Prompt 1:
Answer these questions using the article on V2X technology and the 5.9GHz safety band:
(a) How many V2X radios has the industry committed to deploying, and over what period?
(b) About how many students are transported on school buses each day?
(c) According to the USDOT, how much do traffic delays cost the U.S. each year?
Prompt 2:
Can you carry the article on V2X technology and the 5.9GHz safety band forward, starting after its final sentence?

Source:
******

Automotive safety technologies continue to play a big role in saving lives across the country every day. One of the most effective technologies, known as Vehicle-to-Everything or V2X, allows vehicles to communicate with other vehicles, infrastructure, law enforcement, and bicycle and pedestrian road users to help avoid crashes, enhance safety, improve transportation efficiency, and reduce air pollution.
V2X technologies operate within the 5.9GHz band, which is known as the safety spectrum. To realize the full safety potential of this technology, the transportation industry including school buses needs the entire band. The industry has already committed to deploying at least 5 million V2X radios on vehicles and roadway infrastructure within the next five years, so long as the band is kept open for these critical technologies.
The Federal Communications Commission (FCC), however, now seeks to reallocate the safety spectrum for other uses, which would jeopardize transportation safety. That’s something the National School Transportation Association (NSTA) can’t get behind.
School transportation represents the largest form of mass transportation in the U.S., as school buses outnumber other forms of public transportation vehicles almost 3.5 to 1. Daily, almost 26 million students are transported on an estimated 480,000 yellow school buses. Every day, the lives of children are entrusted with the yellow school bus and the drivers that operate them.
While the industry can collectively agree that school buses are the safest mode of transportation on the road, the U.S. Department of Transportation (USDOT) also confirms that school buses remain the safest way to transport a child to-and-from school and school-related activities, as they are the most regulated form of transportation. In fact, school buses are far safer than a child walking, riding a bike, or being transported in a car by a fellow student or a parent to school.
The proposed reallocation of the 5.9GHz safety band has the potential to diminish the stellar safety record of student transportation. More and more, school buses deploy technology like collision avoidance, emergency response priority, pedestrian in crosswalk notification, and red light, work zone, reduced speed zone, and weather impact warnings. These technologies depend on a communications network that is fast, efficient and reliable. If that network is compromised, how can the industry continue to tout the incredible safety record it currently upholds?
Unfortunately, the FCC proposal will have an adverse impact on school buses, and similarly situated forms of transportation. The National Highway Traffic Safety Administration (NHTSA) predicts the safety applications enabled by V2X technologies could eliminate or mitigate the severity of up to 80 percent of non-impaired crashes. In addition, 70 percent of crashes involving commercial trucks could be mitigated by V2X technologies, according to NHTSA.
These innovative technologies also address another challenge facing American roadways—traffic congestion. V2X technologies enable prioritized traffic signal timing, truck platooning and crash reduction, offering reductions in travel time and delays. In fact, delays cost the U.S. more than $166 billion annually, according to the USDOT.
The myriad benefits of V2X technologies is why USDOT and public and private sector transportation stakeholders have worked together to bring this technology to the U.S. market.

******

Records from a collection:

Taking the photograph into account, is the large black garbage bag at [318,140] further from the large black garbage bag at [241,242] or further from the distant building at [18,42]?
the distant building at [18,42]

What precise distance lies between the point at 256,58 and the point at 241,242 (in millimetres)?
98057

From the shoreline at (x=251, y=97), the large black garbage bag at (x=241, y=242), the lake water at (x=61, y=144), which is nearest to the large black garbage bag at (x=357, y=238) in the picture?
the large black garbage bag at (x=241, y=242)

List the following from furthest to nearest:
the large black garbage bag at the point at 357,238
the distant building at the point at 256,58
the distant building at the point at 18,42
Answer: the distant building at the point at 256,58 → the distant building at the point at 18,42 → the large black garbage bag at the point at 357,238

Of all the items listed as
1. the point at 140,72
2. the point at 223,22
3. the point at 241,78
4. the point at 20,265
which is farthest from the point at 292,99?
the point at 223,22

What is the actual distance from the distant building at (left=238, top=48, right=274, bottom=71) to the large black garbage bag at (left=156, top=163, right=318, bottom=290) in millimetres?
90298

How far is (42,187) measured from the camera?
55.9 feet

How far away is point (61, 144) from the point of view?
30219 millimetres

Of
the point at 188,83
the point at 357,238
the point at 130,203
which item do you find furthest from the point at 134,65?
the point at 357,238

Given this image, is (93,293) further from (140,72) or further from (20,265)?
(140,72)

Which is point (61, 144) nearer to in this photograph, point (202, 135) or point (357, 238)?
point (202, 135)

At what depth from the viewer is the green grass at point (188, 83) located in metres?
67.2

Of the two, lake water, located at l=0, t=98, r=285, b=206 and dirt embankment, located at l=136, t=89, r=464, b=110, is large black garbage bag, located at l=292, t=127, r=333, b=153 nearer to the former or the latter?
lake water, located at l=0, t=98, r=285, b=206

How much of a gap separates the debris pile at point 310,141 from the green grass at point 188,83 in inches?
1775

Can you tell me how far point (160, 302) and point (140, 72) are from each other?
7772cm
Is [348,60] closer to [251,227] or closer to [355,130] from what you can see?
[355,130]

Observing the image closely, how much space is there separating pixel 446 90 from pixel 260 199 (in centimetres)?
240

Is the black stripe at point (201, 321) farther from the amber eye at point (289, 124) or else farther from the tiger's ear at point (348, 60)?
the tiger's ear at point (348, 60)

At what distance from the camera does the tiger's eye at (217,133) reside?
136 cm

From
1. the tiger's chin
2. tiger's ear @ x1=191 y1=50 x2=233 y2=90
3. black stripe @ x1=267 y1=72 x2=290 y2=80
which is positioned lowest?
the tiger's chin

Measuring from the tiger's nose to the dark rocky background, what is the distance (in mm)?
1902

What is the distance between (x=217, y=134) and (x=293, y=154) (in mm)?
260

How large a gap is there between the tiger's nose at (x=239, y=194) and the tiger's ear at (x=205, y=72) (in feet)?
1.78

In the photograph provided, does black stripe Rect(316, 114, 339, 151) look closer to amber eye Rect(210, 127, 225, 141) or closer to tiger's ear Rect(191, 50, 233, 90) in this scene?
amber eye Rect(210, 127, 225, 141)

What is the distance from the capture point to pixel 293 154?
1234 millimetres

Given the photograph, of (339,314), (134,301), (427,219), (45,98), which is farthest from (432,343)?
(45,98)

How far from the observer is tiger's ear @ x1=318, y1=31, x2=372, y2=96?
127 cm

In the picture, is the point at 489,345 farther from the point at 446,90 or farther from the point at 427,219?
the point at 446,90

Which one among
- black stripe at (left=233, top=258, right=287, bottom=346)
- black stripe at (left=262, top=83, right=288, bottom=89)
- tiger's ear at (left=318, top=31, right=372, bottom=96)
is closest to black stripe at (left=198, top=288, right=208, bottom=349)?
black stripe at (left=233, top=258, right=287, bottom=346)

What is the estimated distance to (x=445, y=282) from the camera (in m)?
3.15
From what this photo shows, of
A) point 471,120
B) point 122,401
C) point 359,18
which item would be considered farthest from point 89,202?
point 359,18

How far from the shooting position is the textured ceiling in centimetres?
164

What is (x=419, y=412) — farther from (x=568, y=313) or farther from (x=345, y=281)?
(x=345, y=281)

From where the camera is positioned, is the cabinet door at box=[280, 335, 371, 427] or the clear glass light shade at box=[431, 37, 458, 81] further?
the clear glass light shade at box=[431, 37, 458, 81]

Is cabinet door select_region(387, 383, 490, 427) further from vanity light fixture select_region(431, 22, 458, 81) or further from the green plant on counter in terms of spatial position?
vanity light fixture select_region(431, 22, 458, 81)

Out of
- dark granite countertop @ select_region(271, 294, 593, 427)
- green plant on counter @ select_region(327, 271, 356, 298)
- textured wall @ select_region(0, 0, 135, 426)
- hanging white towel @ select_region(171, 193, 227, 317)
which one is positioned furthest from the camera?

******

Expected output 1:
(a) At least 5 million, within the next five years.
(b) Almost 26 million.
(c) More than $166 billion.

Expected output 2:
The billions of dollars invested in the development of V2X technology are now paying off through existing and planned deployments around the country. At least 30 states have invested in building out intelligent infrastructure using V2X technology.
Technological advances on school buses, like automated braking, stability control, lane departure, and collision mitigation, now come as a standard feature in many cases. And these standard features keep intact the reputation that student transportation has cultivated over many years. Keep in mind that there are scenarios that are often out of the control of the school bus driver.
Yet despite these V2X investments and the clear transportation safety benefits they can deliver, the FCC continues to threaten to repurpose spectrum away from these technologies. The FCC’s Notice of Proposed Rulemaking (NPRM) would reallocate the majority of the 5.9 GHz band away from transportation safety. The spectrum that would remain for transportation safety would likely be unusable, as shown by numerous technical assessments, including preliminary assessments released by USDOT. Under the FCC’s proposal, interference would likely delay or block safety-critical messages where split-second action is required to avert a crash.
It’s simply not worth it.
Reducing the amount of spectrum available to V2X technologies undermines the ability to reduce the number of traffic fatalities and injuries that occur each year on U.S. roadways, improve motor vehicle safety, and increase the operational performance of roadways by reducing congestion across the transportation system. Such a decision would also harm U.S. global competitiveness with respect to next-gen automotive safety technologies. That is why more than 85 percent of comments submitted to the FCC in response to its proposed overwhelmingly oppose repurposing spectrum away from transportation safety.
To ensure the safety, economic, congestion mitigation, environmental, and efficiency benefits that V2X technologies can provide, the FCC must preserve the entire safety spectrum for transportation safety-critical communications.
Curt Macysyn is the executive director of the National School Transportation Association, an advocate for school bus contractors across North America and a member of the American School Bus Council. Curt may be reached at email@example.com.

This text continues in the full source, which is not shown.